Tuesday, October 20, 2020

3T Writing Tidbit

This is a slight step away from strictly writing into the marvelous, frightening world of book marketing.

One of the things I used to wonder is why there are all these articles on Steps to Follow to Promote Your Book, and they'd usually consist of things like
  • Grow your newsletter to sell more 
  • Offer free books to grow your newsletter 
  • Offer free books to get more reviews to sell more
  • Make sure there's a call to action! (or trigger)
In other words, how to increase your reach.

Now don't get me wrong, these are good and valid recommendations. But even following them, you won't sell much better unless you have a good book that people want to read.

In other words, how to increase your appeal.

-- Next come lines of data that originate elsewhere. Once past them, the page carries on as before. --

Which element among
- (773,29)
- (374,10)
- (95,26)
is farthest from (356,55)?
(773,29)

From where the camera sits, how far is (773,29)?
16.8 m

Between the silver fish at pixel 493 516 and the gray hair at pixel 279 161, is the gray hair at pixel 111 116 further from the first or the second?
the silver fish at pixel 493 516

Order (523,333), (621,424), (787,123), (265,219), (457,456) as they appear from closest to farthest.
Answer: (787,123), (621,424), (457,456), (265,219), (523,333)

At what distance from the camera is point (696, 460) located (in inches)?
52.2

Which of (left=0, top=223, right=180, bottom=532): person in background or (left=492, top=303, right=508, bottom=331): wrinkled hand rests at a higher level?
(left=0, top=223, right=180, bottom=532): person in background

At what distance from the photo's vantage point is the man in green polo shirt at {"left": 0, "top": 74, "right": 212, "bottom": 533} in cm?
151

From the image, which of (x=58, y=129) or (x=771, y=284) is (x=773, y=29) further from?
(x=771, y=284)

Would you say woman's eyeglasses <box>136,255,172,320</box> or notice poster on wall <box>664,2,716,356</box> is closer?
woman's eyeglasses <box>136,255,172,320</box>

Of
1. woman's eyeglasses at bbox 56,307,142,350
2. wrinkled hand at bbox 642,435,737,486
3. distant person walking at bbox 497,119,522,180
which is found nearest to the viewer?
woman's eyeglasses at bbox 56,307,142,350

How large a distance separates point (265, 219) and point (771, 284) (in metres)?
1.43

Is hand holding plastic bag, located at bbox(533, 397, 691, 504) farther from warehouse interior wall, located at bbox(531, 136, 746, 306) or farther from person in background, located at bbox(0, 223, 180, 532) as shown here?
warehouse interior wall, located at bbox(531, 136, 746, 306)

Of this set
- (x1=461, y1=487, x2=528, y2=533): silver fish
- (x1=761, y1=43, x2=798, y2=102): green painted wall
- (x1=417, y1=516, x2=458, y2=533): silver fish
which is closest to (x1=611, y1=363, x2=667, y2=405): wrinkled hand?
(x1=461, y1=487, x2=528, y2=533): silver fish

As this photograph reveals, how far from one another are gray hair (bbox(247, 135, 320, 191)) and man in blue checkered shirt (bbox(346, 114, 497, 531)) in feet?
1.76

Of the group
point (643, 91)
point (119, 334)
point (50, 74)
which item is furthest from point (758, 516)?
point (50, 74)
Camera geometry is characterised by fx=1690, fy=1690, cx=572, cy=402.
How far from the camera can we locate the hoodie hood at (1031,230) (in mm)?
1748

Who writes articles about that? Who writes articles about the surefire way to write a blurb to get those one-clicks? Yes, the trigger is important, but so too are desire and ability. Few people write articles about how to stoke the desire to buy your books (at least, not in a step-by-step version).

Promotion is both about the books' appeal and their reach. But it's easier to quantify reach, and that's why there are more articles and posts about it.

I challenge bloggers to help authors increase their stories' appeal. How do we create the perfect blurb for our book? How do we look into our story and extract the marrow of what will appeal to readers? What if our book isn't anything like the bestsellers in the genre--and that's why we're writing, because we're tired of same-old, same-old?

So many articles on "promotion" are really on reach. Even when there are articles on appeal, it's how to promise to the broadest audience via stereotypes (dark, brooding vampires).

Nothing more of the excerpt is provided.